## [SELECTED EXCERPT]
────────────────────

African MSMEs hold immense potential to drive innovation in Africa’s systems, representing 60 percent of the population under 25. However, limited access to resources and information poses barriers to their entry. Addressing these challenges is crucial to empower their engagement in productivity.
According to the African Development Bank, the AfCFTA possesses the transformative potential to establish a consumer market encompassing 1.3 billion individuals. Projections from The World Bank indicate that by 2035, the AfCFTA is expected to contribute an incremental income of $450 billion to Africa’s economy, alongside a substantial surge of more than 81 percent in intra-African exports.
This is the largest free trade area in the world measured by the number of countries agreeing to connect 1.3 billion people across 55 countries with a combined gross domestic product (GDP) valued at US$3.4 trillion (bearing in mind that one country has yet to join the agreement citing their national prioritization of regional economic zones). AFCTA has the potential to lift 30 million people out of extreme poverty, but achieving its full potential will depend on putting in place significant business environment reforms and trade facilitation measures.

────────────────────

## [REQUESTS]
1. Can you write out, word for word, the part of the passage on the African free trade area starting at "This is the" and ending at "trade facilitation measures."?
2. How would the passage on the African free trade area go on? Write the next part, starting after its final sentence.

────────────────────

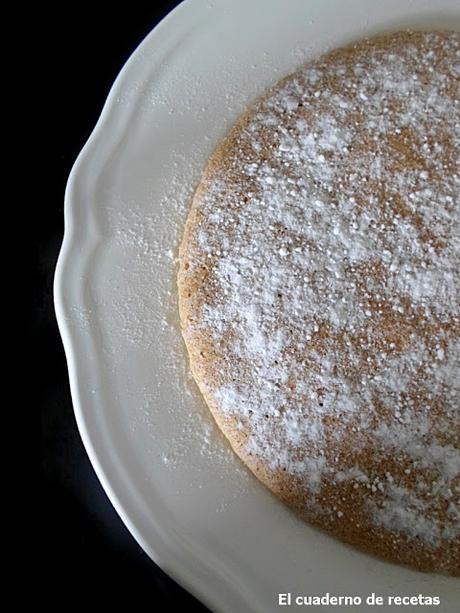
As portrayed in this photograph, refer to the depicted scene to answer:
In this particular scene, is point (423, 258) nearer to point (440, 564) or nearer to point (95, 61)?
point (440, 564)

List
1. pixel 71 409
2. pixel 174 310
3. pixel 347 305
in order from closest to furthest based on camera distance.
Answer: pixel 347 305, pixel 174 310, pixel 71 409

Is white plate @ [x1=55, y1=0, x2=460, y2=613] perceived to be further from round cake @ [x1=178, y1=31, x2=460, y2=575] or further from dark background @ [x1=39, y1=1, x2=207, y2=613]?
dark background @ [x1=39, y1=1, x2=207, y2=613]

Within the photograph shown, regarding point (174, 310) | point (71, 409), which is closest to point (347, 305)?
point (174, 310)

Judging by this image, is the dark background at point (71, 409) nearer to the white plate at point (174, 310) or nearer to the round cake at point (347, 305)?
the white plate at point (174, 310)

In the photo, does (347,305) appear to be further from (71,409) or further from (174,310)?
(71,409)

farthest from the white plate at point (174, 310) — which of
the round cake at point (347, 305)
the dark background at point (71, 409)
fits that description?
the dark background at point (71, 409)

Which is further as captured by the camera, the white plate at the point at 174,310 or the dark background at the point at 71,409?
the dark background at the point at 71,409
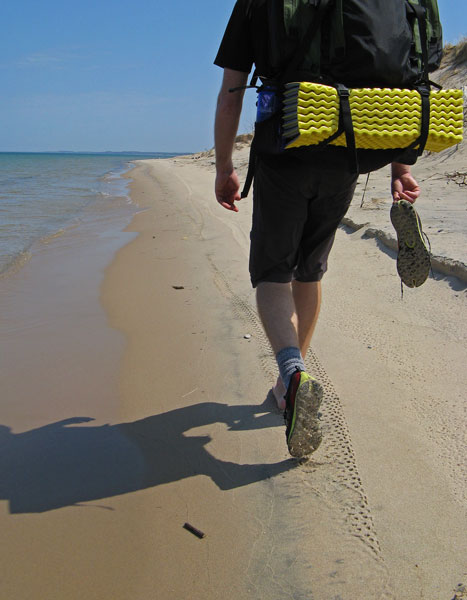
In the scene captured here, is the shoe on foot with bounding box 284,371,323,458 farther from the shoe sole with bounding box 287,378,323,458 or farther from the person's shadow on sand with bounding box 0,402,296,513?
the person's shadow on sand with bounding box 0,402,296,513

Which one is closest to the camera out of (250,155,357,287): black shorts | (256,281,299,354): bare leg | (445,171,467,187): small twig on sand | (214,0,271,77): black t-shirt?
(214,0,271,77): black t-shirt

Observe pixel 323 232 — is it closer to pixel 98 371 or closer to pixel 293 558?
pixel 293 558

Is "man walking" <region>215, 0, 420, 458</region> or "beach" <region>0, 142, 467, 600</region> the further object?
"man walking" <region>215, 0, 420, 458</region>

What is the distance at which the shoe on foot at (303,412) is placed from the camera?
1.77m

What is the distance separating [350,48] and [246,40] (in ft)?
1.20

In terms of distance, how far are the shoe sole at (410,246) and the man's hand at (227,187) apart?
65 centimetres

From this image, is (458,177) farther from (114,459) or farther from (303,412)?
(114,459)

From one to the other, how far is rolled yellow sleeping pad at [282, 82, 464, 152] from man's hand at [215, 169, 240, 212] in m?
0.37

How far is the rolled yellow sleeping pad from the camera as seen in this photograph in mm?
1618

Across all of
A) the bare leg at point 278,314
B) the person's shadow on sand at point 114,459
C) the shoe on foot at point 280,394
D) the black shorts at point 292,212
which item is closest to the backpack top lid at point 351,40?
the black shorts at point 292,212

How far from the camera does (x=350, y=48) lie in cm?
162

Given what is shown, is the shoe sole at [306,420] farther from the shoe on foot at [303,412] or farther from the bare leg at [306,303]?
the bare leg at [306,303]

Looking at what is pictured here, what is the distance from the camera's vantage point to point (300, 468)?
1969 millimetres

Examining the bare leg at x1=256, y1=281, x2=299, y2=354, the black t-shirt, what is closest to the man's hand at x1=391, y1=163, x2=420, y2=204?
the bare leg at x1=256, y1=281, x2=299, y2=354
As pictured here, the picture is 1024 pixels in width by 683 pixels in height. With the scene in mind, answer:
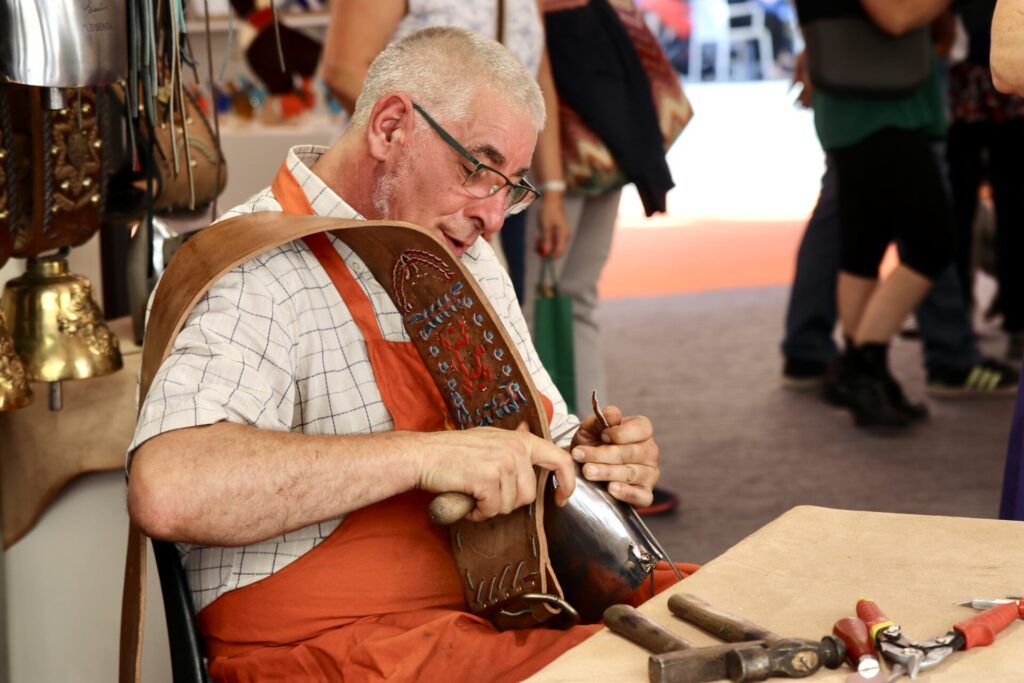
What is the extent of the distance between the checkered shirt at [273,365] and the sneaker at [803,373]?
3.43m

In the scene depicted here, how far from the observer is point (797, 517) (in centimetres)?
137

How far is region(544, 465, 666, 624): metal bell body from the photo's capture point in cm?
150

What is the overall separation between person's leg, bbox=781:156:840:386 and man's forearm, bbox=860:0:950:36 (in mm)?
952

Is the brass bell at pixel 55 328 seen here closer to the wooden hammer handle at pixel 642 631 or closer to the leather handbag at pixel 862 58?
the wooden hammer handle at pixel 642 631

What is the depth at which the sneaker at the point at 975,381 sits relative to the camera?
15.4 feet

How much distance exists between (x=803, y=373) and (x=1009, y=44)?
3.46 meters

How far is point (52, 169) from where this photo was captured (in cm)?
184

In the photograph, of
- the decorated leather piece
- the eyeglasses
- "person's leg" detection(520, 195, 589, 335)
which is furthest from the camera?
"person's leg" detection(520, 195, 589, 335)

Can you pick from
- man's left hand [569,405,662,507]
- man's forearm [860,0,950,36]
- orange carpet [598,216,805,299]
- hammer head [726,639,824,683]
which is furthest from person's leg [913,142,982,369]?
hammer head [726,639,824,683]

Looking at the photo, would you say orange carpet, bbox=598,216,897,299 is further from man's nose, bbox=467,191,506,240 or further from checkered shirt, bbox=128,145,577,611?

────────────────────

## [RESULTS]
1.
This is the largest free trade area in the world measured by the number of countries agreeing to connect 1.3 billion people across 55 countries with a combined gross domestic product (GDP) valued at US$3.4 trillion (bearing in mind that one country has yet to join the agreement citing their national prioritization of regional economic zones). AFCTA has the potential to lift 30 million people out of extreme poverty, but achieving its full potential will depend on putting in place significant business environment reforms and trade facilitation measures.

2.
In order for homegrown MSMEs to fully benefit from the agreement, they need to be equipped with the right tools and strategies to take advantage of the opportunities AfCFTA presents with a key entry point being in first optimizing local content within internationally funded projects so as to build local competitiveness. Financial Institutions have the responsibility, given their standing, to prepare Tanzanian communities and locally owned SMEs, to be able to take advantage and participate in projects like the EACOP, its cross-cutting sectors, as well as other strategic projects and investments.
According to a 2023 report by the Stanbic Bank, Tanzania has one of the largest informal sectors as a percent of GDP of any country in Sub-Saharan Africa. The share of informal employment in total employment in Tanzania is 90.6 percent. Drivers of informality include onerous regulatory and tax burdens that unintentionally push businesses to stay small and under the radar. This negatively impacts the nation’s economic growth as these financially excluded businesses are unable to access or nurture formal sector value chains. It is then critical to blend finance with programs for SME building capacity like the Stanbic Bank Incubator initiative.
This can’t be achieved without strategic Public-Private Partnerships (PPPs) to make even greater strides. The private sector is a catalyst for the growth of any economy and it becomes even more resolute in that mission by partnering with the government and other economic growth actors.
Realizing the opportunity and leveraging the bank’s position as the leading investment bank, the incubator anchored its first intervention in local content, through its flagship ‘Supplier Development Program’ in partnership with the National Economic Empowerment Council (NEEC).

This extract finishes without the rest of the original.